Automating Ageing Research

Automating Ageing Research
Photo by Nick Fewings / Unsplash

The Lifespan Database: Building an Open, Community-Driven Resource for Mouse Aging Data.

We set out with a clear initiative: to automate the standardization of key resources, and then expand across data types and scientific disciplines until we encompass the entirety of biology. This is a huge task, and to start, we needed a well-defined use case—one that was both impactful and feasible—to act as a proof of concept for our tools.

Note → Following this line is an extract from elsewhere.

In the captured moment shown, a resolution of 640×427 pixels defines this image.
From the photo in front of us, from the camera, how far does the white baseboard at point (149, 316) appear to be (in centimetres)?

We chose to focus on mouse lifespan because the data are straightforward, we know the field well, and no project has yet systematically compiled, standardized, and openly shared lifespan data while enabling community contributions that can continuously expand the database with each new experiment. By focusing on this dataset first, we aim to showcase what's possible when the community is equipped with a centralized resource and intuitive tools that automate tedious steps like data extraction and metadata standardization. Ultimately, our goal is a lasting, dynamic database that grows with each new experiment for decades to come.

How We Built It

Our aim was not to build a comprehensive resource, but rather to provide the infrastructure and tools that enable the community to build with us. This entailed several steps:

  1. Identifying dozens of mouse lifespan experiments
  2. Building a Content Management System
    1. To automate metadata extraction, standardization, and verification
  3. Extracting and standardizing lifespan data
  4. Building a portal for users to find and interact with experiments
  5. Enabling community contributions

Identifying Studies

We performed this first step manually to demonstrate the futility of traditional approaches to research. In brief, we scanned the top 100 hits from 4 different search engines using the simple term “mouse lifespan”, and recorded the total time to verify if a paper had actual lifespan results, and data. Searching for the raw data through supplementary files was the most time consuming part.

Search Tool

Total Time

# hits

# with raw data

Notes

PubMed

~3 hrs

30 / 100

7 / 100

6 more from ITP, which supplies raw data elsewhere.

Google Scholar

~2.5 hrs

48 / 100

5 / 100

Shorter time b/c several overlapped with PubMed, and fewer contained supplementary files to look through.

Google

~2 hrs

17 / 100

7 / 100

Diverse hits, not all primary papers.

Elicit

~4.5 hrs

53 / 100

4 / 100

Nearly every hit was relevant, but many were reviews or 50+ year old papers w/out raw data.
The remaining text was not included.